The problem:
Check every line below for the string "acids", and copy the lines that contain it.

Saved data entries:
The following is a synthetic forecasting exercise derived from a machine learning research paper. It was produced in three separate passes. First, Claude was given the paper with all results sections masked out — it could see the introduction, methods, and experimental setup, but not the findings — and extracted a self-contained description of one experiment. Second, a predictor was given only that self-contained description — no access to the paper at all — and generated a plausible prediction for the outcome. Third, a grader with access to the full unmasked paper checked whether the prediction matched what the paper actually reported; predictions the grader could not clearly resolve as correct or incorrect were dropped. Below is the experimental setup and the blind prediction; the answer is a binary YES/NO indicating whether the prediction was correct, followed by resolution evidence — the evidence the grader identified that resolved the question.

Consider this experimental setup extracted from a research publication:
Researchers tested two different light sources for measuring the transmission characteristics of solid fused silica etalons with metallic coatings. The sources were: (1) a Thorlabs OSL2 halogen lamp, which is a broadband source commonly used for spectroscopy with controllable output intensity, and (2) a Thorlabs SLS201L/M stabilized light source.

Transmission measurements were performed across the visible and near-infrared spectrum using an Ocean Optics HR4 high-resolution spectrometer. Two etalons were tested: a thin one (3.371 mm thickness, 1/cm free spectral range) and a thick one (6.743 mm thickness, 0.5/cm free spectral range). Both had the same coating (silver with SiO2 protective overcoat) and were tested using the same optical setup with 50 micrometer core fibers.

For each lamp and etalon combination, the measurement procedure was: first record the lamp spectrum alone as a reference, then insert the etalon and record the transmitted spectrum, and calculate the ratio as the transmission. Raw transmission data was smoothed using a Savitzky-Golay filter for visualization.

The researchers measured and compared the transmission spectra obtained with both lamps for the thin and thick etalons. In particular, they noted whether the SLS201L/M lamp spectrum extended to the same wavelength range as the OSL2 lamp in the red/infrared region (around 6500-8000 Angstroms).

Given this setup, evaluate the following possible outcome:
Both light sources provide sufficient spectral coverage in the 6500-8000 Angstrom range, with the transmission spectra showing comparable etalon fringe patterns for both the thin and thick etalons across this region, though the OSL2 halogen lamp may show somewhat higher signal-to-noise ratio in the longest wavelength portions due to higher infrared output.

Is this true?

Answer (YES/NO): NO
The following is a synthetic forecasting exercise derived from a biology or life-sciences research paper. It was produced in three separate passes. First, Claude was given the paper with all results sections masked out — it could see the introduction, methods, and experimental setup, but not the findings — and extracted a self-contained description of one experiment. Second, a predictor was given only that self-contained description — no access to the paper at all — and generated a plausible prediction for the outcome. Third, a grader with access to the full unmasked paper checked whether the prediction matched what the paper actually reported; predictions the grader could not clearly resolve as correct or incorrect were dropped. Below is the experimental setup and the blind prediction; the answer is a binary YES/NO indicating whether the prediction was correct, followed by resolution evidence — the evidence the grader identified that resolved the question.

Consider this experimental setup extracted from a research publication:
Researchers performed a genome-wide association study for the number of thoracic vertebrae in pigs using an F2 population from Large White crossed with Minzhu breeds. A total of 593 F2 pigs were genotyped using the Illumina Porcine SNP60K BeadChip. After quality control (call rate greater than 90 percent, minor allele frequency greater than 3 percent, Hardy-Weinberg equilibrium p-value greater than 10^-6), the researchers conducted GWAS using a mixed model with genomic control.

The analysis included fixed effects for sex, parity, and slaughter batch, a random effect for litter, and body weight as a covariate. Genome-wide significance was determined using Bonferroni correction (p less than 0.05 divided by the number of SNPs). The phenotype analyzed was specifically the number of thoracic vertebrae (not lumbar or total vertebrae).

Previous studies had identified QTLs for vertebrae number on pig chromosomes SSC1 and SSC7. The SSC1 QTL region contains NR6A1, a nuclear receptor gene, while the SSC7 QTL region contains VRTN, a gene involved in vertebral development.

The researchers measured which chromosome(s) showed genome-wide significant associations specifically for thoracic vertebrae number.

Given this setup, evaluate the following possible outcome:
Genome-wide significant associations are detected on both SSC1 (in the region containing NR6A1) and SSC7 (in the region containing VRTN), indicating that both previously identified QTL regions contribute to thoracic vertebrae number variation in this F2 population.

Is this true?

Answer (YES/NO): YES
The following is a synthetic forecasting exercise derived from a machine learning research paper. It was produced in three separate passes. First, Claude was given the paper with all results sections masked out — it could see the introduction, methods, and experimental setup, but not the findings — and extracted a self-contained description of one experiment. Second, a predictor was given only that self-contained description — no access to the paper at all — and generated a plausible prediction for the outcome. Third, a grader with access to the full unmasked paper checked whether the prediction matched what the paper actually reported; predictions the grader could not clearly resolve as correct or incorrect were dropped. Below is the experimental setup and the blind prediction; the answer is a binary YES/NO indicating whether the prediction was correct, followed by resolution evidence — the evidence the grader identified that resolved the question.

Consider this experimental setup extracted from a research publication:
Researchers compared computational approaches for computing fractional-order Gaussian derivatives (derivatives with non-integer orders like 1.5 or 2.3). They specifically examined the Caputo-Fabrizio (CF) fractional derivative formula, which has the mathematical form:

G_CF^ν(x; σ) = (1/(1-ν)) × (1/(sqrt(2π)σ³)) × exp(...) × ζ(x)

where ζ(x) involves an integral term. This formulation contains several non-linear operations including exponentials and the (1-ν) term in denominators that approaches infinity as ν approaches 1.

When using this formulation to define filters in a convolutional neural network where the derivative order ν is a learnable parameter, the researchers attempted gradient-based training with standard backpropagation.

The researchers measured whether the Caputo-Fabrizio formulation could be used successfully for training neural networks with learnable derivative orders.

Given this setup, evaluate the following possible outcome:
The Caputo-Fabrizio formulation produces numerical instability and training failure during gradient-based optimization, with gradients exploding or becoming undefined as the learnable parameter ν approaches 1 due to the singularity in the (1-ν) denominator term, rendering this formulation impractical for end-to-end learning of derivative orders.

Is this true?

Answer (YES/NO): NO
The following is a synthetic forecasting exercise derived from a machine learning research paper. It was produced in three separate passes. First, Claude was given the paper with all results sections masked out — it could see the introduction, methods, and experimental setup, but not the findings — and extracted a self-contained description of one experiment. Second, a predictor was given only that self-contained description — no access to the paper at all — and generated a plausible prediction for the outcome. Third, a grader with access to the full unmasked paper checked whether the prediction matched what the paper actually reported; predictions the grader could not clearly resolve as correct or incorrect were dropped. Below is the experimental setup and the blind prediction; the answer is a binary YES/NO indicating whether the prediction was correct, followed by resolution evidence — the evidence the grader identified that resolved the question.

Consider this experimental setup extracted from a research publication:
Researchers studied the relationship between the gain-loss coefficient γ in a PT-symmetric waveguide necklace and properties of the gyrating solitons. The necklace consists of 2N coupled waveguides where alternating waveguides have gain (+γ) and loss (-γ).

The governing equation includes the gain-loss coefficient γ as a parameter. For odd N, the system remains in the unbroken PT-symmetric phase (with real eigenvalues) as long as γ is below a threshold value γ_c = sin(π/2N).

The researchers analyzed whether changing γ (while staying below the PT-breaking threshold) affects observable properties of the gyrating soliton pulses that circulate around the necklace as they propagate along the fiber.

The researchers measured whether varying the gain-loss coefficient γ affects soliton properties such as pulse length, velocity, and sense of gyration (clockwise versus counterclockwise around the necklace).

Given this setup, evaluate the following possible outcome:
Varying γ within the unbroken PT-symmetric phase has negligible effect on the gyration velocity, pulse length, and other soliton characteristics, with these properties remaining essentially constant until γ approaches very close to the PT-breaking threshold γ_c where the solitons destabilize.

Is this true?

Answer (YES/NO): NO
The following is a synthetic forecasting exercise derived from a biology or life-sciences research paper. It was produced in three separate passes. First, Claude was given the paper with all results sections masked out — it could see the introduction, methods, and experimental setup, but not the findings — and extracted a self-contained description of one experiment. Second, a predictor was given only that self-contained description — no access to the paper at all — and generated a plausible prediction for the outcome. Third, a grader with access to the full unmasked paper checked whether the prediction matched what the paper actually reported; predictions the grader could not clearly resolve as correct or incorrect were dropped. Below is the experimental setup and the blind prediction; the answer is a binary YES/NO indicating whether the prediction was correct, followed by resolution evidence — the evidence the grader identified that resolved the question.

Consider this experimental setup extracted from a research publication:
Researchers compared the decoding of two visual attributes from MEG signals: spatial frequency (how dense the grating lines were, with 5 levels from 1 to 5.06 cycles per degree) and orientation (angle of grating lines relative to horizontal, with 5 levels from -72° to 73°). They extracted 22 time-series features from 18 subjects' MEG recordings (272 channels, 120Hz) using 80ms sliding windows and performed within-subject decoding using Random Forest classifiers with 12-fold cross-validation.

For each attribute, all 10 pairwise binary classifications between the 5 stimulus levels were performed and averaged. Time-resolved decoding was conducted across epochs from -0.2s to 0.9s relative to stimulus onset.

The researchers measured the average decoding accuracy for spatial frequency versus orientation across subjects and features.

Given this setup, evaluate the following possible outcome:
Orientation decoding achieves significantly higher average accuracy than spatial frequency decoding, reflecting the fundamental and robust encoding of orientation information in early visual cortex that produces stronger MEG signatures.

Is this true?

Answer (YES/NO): NO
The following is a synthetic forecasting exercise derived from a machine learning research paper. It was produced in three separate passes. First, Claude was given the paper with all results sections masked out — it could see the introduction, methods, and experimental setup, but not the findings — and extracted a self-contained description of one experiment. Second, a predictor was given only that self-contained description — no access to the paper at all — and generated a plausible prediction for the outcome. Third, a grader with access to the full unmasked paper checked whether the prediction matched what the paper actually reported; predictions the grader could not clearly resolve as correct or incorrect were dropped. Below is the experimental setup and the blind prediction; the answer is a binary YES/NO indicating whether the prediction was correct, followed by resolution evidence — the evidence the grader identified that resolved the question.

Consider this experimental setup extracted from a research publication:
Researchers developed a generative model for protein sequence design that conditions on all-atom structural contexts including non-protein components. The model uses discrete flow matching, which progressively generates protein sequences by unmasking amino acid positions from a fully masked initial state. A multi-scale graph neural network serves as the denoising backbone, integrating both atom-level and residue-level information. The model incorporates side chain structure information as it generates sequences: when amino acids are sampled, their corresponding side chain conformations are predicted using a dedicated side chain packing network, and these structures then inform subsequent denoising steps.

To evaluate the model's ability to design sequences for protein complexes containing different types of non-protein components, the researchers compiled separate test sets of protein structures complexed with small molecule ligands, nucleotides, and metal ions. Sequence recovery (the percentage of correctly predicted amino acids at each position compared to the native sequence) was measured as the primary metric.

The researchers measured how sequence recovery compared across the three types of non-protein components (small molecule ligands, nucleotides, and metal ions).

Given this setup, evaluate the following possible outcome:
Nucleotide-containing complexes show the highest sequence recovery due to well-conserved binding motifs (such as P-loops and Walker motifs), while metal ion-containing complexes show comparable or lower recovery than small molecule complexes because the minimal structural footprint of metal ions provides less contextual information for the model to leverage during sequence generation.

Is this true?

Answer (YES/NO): NO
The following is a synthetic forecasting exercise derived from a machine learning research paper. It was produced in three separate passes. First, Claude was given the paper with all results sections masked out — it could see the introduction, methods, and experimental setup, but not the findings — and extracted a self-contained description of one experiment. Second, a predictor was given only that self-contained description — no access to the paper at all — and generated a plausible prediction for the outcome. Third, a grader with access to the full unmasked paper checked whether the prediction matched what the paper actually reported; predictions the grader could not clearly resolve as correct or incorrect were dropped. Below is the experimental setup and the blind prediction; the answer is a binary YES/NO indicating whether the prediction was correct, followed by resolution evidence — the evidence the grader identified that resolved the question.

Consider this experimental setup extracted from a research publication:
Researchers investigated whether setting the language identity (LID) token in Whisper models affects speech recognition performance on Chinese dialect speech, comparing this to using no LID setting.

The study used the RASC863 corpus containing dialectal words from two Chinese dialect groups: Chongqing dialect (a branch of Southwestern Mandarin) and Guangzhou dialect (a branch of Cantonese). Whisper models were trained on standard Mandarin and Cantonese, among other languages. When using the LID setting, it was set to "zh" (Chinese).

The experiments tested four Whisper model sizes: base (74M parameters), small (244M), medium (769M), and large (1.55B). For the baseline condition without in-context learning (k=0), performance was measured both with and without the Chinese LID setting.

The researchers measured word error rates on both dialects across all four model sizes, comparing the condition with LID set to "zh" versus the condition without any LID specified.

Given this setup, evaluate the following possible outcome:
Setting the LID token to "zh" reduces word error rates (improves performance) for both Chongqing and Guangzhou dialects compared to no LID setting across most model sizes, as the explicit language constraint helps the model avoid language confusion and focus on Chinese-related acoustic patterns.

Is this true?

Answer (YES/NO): YES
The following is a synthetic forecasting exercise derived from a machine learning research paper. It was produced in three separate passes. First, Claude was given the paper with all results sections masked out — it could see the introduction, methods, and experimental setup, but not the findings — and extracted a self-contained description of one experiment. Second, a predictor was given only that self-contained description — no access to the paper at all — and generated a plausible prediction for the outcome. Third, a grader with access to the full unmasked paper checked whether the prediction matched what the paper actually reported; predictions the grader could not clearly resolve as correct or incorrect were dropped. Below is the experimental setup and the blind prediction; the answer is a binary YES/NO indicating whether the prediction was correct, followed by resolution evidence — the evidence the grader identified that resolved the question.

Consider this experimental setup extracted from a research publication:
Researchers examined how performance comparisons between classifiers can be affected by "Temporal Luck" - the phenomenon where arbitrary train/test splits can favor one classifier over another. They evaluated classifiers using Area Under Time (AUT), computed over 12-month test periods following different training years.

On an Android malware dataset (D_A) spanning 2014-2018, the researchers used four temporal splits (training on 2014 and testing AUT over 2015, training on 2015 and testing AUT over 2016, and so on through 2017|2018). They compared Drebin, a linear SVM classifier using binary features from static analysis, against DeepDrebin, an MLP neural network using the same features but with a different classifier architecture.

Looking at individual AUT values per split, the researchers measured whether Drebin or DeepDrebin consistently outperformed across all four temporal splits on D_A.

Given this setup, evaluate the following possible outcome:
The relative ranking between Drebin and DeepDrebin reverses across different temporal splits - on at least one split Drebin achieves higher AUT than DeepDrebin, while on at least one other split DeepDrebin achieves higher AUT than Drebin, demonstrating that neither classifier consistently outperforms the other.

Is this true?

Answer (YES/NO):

Answer section:
Researchers developed a generative model for protein sequence design that conditions on all-atom structural contexts including non-protein components. The model uses discrete flow matching, which progressively generates protein sequences by unmasking amino acid positions from a fully masked initial state. A multi-scale graph neural network serves as the denoising backbone, integrating both atom-level and residue-level information. The model incorporates side chain structure information as it generates sequences: when amino acids are sampled, their corresponding side chain conformations are predicted using a dedicated side chain packing network, and these structures then inform subsequent denoising steps.
To evaluate the model's ability to design sequences for protein complexes containing different types of non-protein components, the researchers compiled separate test sets of protein structures complexed with small molecule ligands, nucleotides, and metal ions. Sequence recovery (the percentage of correctly predicted amino acids at each position compared to the native sequence) was measured as the primary metric.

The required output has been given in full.